__WHAT YOU ARE ASKED TO DO__
Copy out the data in full and exactly, passing over the pictures.

__RECORDED DATA__
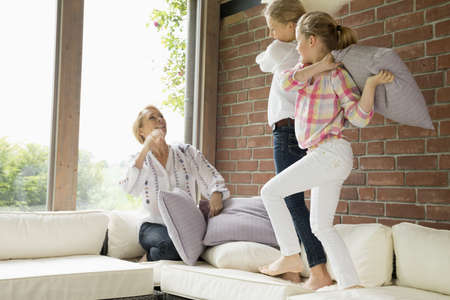 Mother with daughters having pillow fight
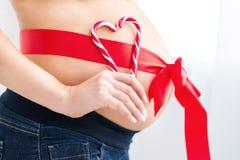 有红色心脏的怀孕的腹部 图库摄影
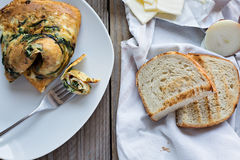 Omelette with wild mushrooms and spinach Royalty Free Stock Image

__REPLY__
 Mother with daughters having pillow fight
 有红色心脏的怀孕的腹部 图库摄影
 Omelette with wild mushrooms and spinach Royalty Free Stock Image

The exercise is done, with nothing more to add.